WHAT THIS TASK INVOLVES: Please swap every "main wheel" for "rear wheel" in the records below, changing nothing else. Leave the pictures out of your answer.

[Rows from a spatial reasoning dataset]
_ _ _ _ _ _ _

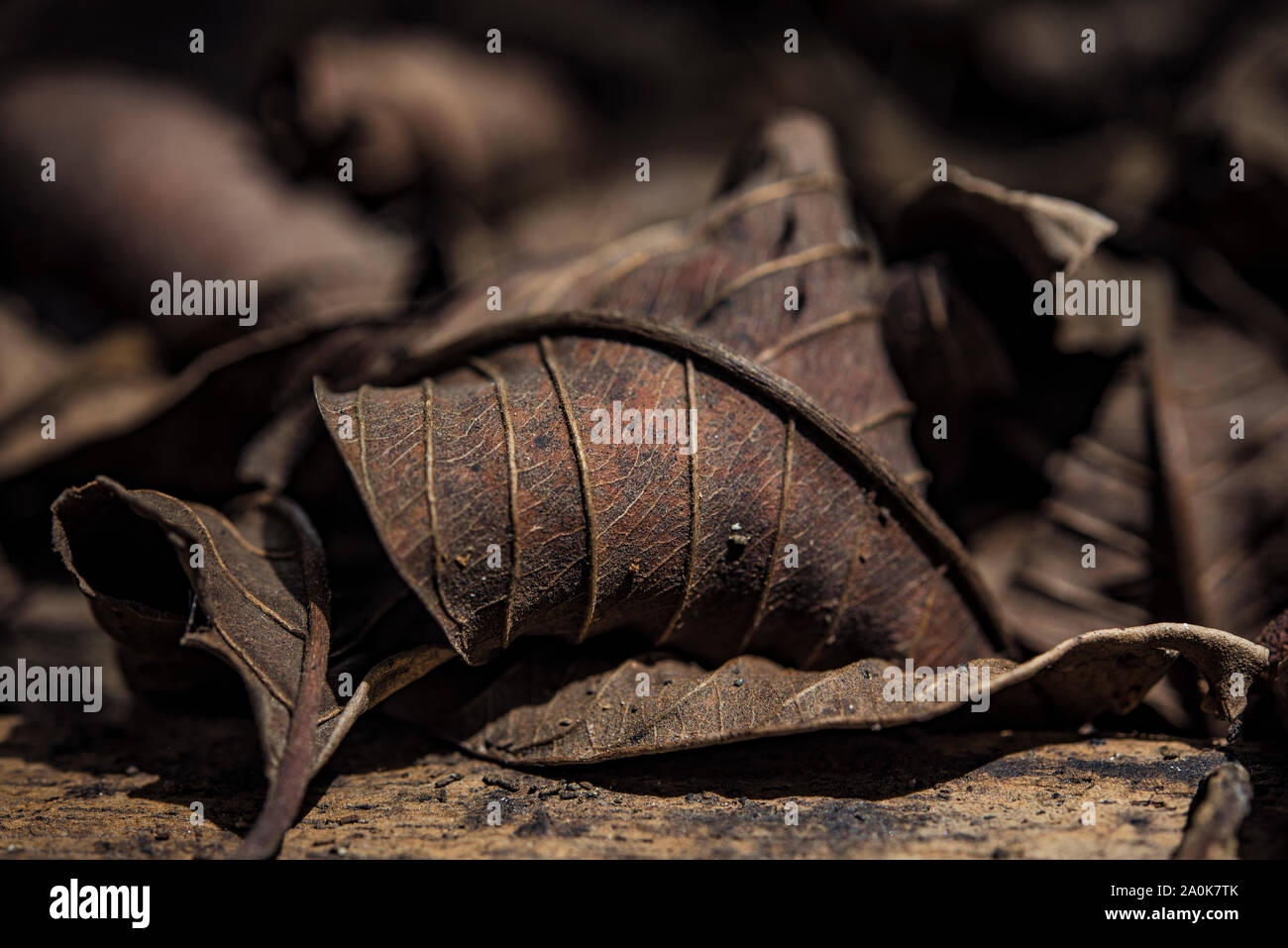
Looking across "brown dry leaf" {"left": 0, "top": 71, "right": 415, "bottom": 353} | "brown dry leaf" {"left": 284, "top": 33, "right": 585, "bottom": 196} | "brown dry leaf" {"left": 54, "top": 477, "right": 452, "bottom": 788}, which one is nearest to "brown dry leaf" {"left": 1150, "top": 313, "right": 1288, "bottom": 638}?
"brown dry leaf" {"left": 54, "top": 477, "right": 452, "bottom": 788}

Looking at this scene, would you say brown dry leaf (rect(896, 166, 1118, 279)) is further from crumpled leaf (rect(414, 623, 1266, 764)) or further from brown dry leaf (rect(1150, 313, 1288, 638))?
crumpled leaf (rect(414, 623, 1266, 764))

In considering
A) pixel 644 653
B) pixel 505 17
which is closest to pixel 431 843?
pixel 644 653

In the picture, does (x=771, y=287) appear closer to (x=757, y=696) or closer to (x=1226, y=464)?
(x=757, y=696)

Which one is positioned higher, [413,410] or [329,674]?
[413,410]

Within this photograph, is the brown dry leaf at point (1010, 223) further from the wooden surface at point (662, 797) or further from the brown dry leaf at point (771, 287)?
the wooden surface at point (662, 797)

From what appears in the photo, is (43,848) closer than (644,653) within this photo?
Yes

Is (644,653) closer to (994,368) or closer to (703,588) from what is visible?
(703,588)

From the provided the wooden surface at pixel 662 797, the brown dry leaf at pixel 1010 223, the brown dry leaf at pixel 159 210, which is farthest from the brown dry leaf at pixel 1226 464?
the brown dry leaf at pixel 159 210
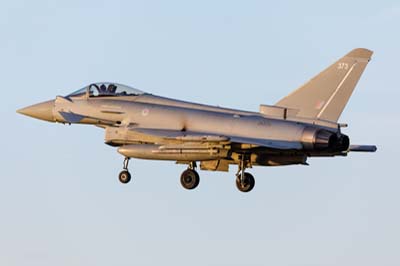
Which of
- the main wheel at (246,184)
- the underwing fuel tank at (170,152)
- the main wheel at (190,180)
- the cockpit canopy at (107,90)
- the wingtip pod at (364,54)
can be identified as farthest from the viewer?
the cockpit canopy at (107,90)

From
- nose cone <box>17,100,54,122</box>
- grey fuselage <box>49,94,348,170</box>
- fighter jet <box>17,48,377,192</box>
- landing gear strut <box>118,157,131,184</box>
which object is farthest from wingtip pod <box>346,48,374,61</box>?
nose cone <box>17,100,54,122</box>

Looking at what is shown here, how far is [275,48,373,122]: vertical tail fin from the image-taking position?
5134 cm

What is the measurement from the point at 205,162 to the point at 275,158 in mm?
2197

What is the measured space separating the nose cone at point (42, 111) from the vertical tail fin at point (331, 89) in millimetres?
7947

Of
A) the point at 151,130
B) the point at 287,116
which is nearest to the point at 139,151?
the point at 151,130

_ _ _ _ _ _ _

ANSWER FOR THE TASK:
Looking across "brown dry leaf" {"left": 0, "top": 71, "right": 415, "bottom": 353} | "brown dry leaf" {"left": 284, "top": 33, "right": 585, "bottom": 196} | "brown dry leaf" {"left": 54, "top": 477, "right": 452, "bottom": 788}, which one is nearest to "brown dry leaf" {"left": 1150, "top": 313, "right": 1288, "bottom": 638}?
"brown dry leaf" {"left": 54, "top": 477, "right": 452, "bottom": 788}

Looking at this scene, would you say brown dry leaf (rect(896, 166, 1118, 279)) is further from crumpled leaf (rect(414, 623, 1266, 764)) or further from brown dry leaf (rect(1150, 313, 1288, 638))?
crumpled leaf (rect(414, 623, 1266, 764))

In considering
A) pixel 644 653
B) pixel 505 17
which is closest to pixel 431 843?
pixel 644 653

In the picture, does (x=771, y=287) appear closer to (x=757, y=696) or closer to (x=1226, y=464)?
(x=757, y=696)

Which one is positioned higher, [413,410] or [329,674]?
[413,410]

Within this photograph, is the brown dry leaf at point (1010, 223) further from the wooden surface at point (662, 797) or further from the brown dry leaf at point (771, 287)?
the wooden surface at point (662, 797)

From what appears in the photo, is (43,848) closer than (644,653) within this photo?
Yes

Is (644,653) closer to (994,368) or closer to (703,588) from what is visible?
(703,588)

From the provided the wooden surface at pixel 662 797, the brown dry leaf at pixel 1010 223, the brown dry leaf at pixel 159 210, which is farthest from the brown dry leaf at pixel 1226 464?
the brown dry leaf at pixel 159 210
Which of
- the rear wheel at (246,184)
- the underwing fuel tank at (170,152)
- the rear wheel at (190,180)
- the cockpit canopy at (107,90)
- the wingtip pod at (364,54)
can be identified as farthest from the viewer?
the cockpit canopy at (107,90)

From
- nose cone <box>17,100,54,122</box>
- grey fuselage <box>49,94,348,170</box>
- fighter jet <box>17,48,377,192</box>
- landing gear strut <box>118,157,131,184</box>
which object is farthest from wingtip pod <box>346,48,374,61</box>?
nose cone <box>17,100,54,122</box>

Looking at what is shown here, how far is [275,48,373,122]: vertical tail fin from the image-taking position?
5134 cm

What is the measurement from the point at 205,162 to the point at 275,158 in mm?
2197

What is the measured space separating the nose cone at point (42, 111) from the vertical tail fin at point (331, 89) in millimetres?
7947

Of
A) the point at 151,130
B) the point at 287,116
which is nearest to the point at 139,151?
the point at 151,130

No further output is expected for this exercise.